## Set problem
Give the rows below as a two-column CSV with the headers input and output, one line per row, holding the row's text and its answer. Put each field in double quotes and turn any line breaks inside a field into spaces.

## Raw records

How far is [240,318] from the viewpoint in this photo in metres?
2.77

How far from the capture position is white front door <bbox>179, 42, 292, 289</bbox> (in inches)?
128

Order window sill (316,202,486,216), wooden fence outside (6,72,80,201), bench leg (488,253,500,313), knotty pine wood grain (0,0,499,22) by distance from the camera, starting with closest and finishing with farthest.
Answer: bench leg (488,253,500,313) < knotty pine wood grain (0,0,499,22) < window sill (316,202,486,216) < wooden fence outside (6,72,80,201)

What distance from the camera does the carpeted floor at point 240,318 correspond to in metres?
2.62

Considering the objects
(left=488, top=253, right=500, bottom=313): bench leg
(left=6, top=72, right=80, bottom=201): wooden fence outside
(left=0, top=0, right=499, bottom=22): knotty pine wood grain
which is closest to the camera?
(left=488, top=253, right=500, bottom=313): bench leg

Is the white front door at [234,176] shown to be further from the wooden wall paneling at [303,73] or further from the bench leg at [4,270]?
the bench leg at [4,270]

## Exercise output
input,output
"How far is [240,318] from the viewpoint in this photo in metres?","2.77"
"How far from the capture position is white front door <bbox>179, 42, 292, 289</bbox> (in inches)?","128"
"Order window sill (316,202,486,216), wooden fence outside (6,72,80,201), bench leg (488,253,500,313), knotty pine wood grain (0,0,499,22) by distance from the camera, starting with closest and finishing with farthest. Answer:","bench leg (488,253,500,313) < knotty pine wood grain (0,0,499,22) < window sill (316,202,486,216) < wooden fence outside (6,72,80,201)"
"What distance from the camera does the carpeted floor at point 240,318 correspond to in metres?","2.62"
"Considering the objects (left=488, top=253, right=500, bottom=313): bench leg (left=6, top=72, right=80, bottom=201): wooden fence outside (left=0, top=0, right=499, bottom=22): knotty pine wood grain which is closest to the camera?","(left=488, top=253, right=500, bottom=313): bench leg"
"Is the white front door at [234,176] shown to be further from the wooden wall paneling at [303,73] or further from the bench leg at [4,270]?","the bench leg at [4,270]"